Open Source -- A Standards Success Story?Nicholas M. Stoughton
This year, the buzz is all about Open Source. The LISA '98 keynote speech, by Eric Allman, was about Open Source. Then, of course, there were the now infamous Hallowe'en documents from Microsoft. The idea has been around for a long time, but Eric Raymond's paper "The Cathedral and the Bazaar" really sparked the most recent formalization of the concept. Those of you who want to know more about the concept should look at <www.opensource.org>.
Open Source software is extremely successful, in general. Without standards, it would probably still succeed, but it would have a far more limited appeal. Just how many successful Open Source applications are there that don't have a POSIX-style system as the base starting point (even if they have been successfully ported to non-POSIX systems)? However, developers of Open Source software still have to riddle their code with #ifdef's to allow for the enormous varieties of systems that are in existence. If the standards community had really achieved everything it wanted to, far less of this conditional compilation would be needed. But at least the majority of systems behave in a largely similar fashion, and that really is thanks to standards. In "The Cathedral and the Bazaar," Eric Raymond points out, "When your code is getting both better and simpler, that is when you know it's right." The fewer the differences between systems, the easier it is to achieve this goal.
The idea that standards such as POSIX make source portability easier is most relevant when the source itself is open. Typical closed or proprietary applications do not worry so much about standards; they are out to use all the proprietary interfaces they can, to squeeze every last drop of performance out of the systems they have targeted. Just how much easier has POSIX made life for a company such as Oracle? (I am not qualified to answer that question personally, but I'd be very interested to hear a response from you if you work for an organization like that.) But how much easier has POSIX made it for the adoption of BIND or Apache?
It is very interesting to look through some of these Open Source applications and see where there is a lack of standardization. Perhaps we in the standards business should take more notice of these. For example, which header files are needed, and in what order; where certain files are located; and how options are handled regularly cause problems. These are the areas we need to consider in the current revision of POSIX and The Open Group's Single UNIX Specification.

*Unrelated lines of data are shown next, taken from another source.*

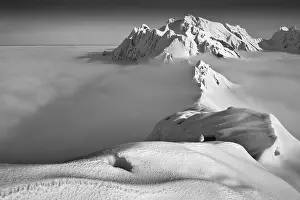 Cloudy Mountain Landscape Impressions: Santis, summit in winter above clouds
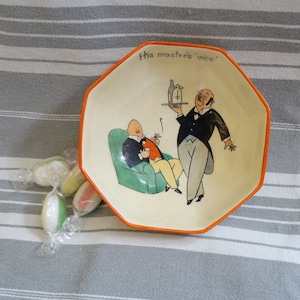 Puede incluir: Un plato de cerámica octogonal blanco con un borde naranja. El plato presenta una ilustración de dibujos animados de dos hombres, uno sirviendo al otro una botella de licor en una bandeja. El texto "His master's vice" está escrito en el plato.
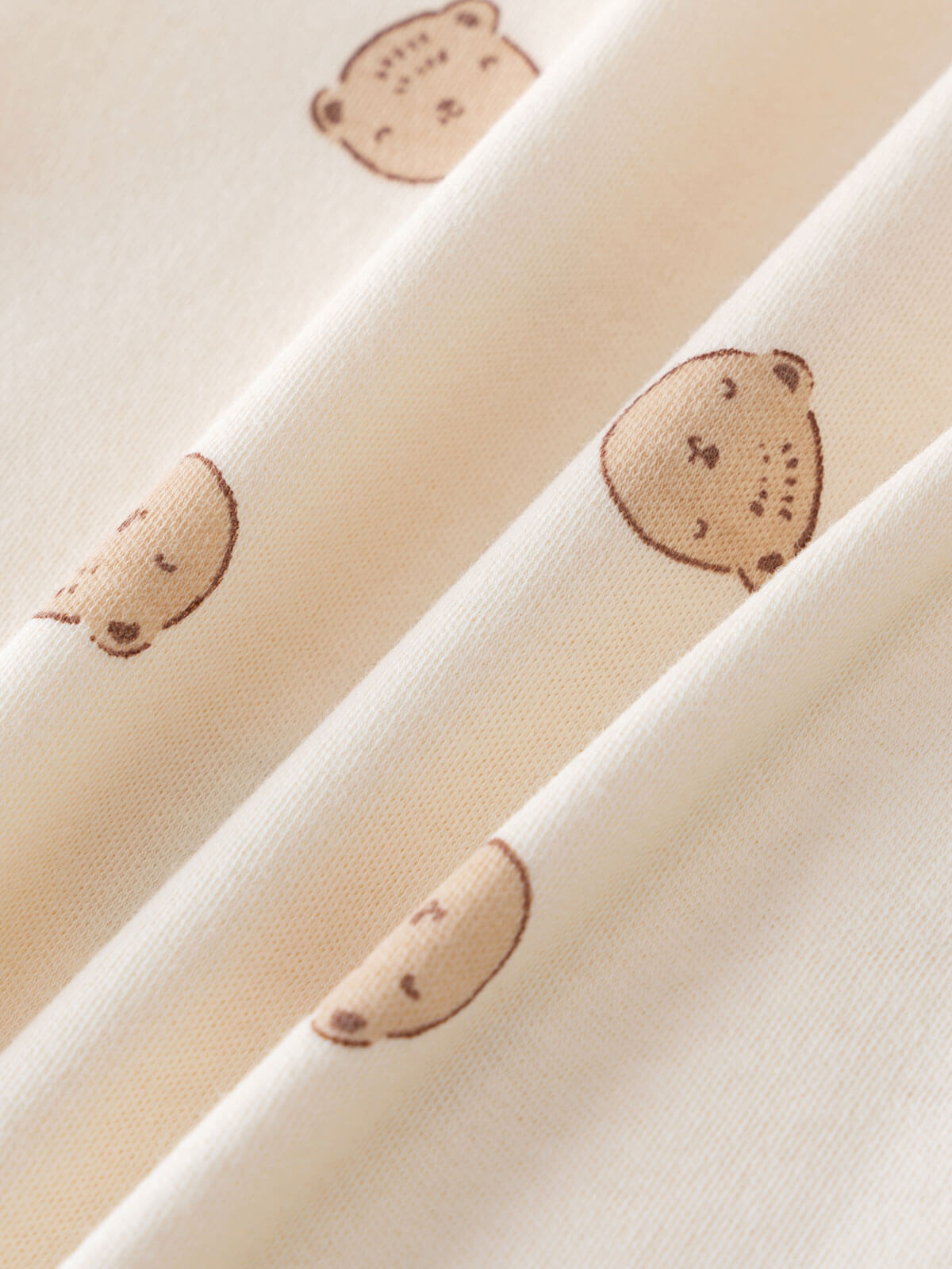 Close-up of cream fabric with small brown bear face prints Printed Long Sleeve One Piece - Cosy Bear Ecru Baby boy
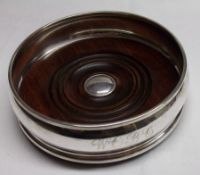 An Elizabeth II large Wine Coaster of plain circular form, turned Treen centre, initialled “WOBC” to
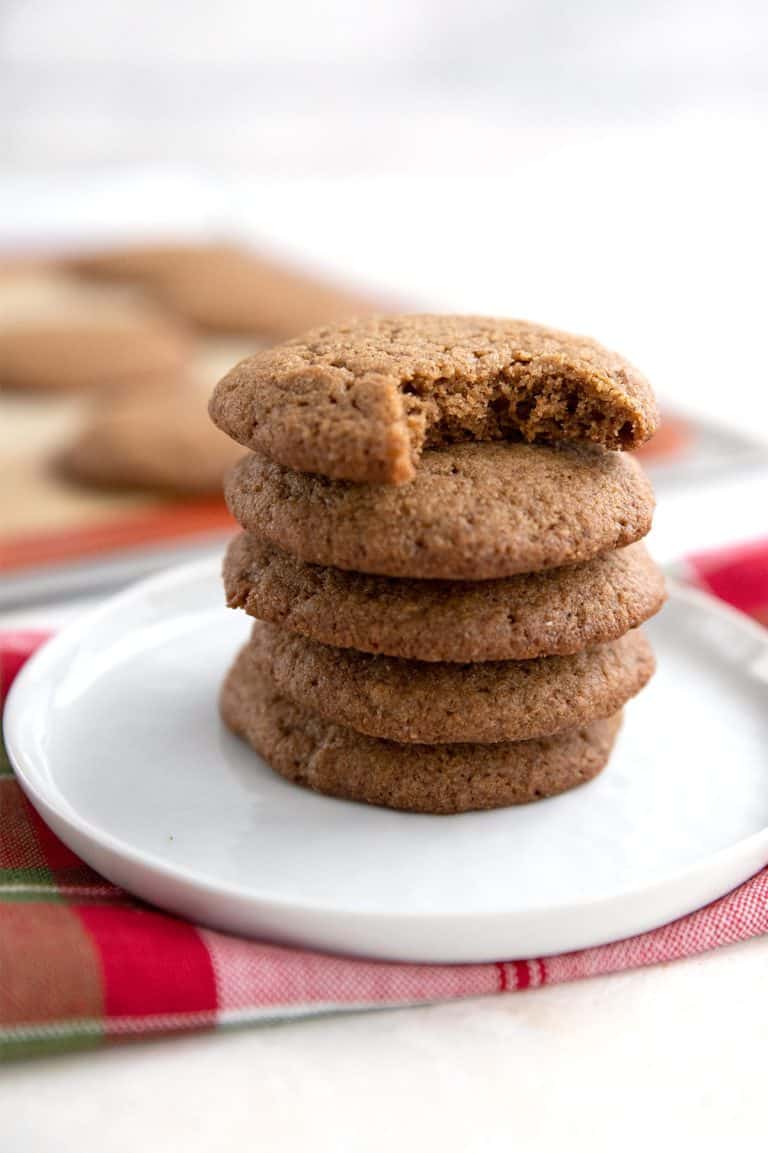 A stack of keto ginger cookies on a white plate over a holiday plaid napkin.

And what of that project? Last September, representatives from The Open Group's Base working group, the IEEE Portable Applications Standards Committee (PASC), and ISO/IEC JTC1/SC22/WG15 (POSIX) met in Austin, Texas, to agree that the POSIX standards needed revising and to decide to do the work together. Because of the location, the group has become known as the Austin Group. It has taken six months to settle the basic ground rules for how that group will operate, but finally we appear to be ready to start the real work. Projects will be sponsored in each of the organizations to produce a single common set of specifications initially four, covering what is now in the two POSIX.1 and POSIX.2 standards. The four books planned are: the system APIs (currently POSIX.1 and XSH); Commands and Utilities (POSIX.2 and XCU); a new common definitions book; and a separate guide to using the standards, to which the rationale will be moved. The next meeting is planned for early March, with subsequent meetings in Montreal in July and somewhere in Europe (probably Copenhagen) in the fall. The first drafts of these four books should be ready before the year 2000 rolls around.
All Austin Group meetings are open to anyone; there is no membership requirement. All the drafts are intended to be freely available via the Web for comment. By helping to get these standards correct, useful, and usable, we can ensure a bright future for Open Source developers, our real target audience.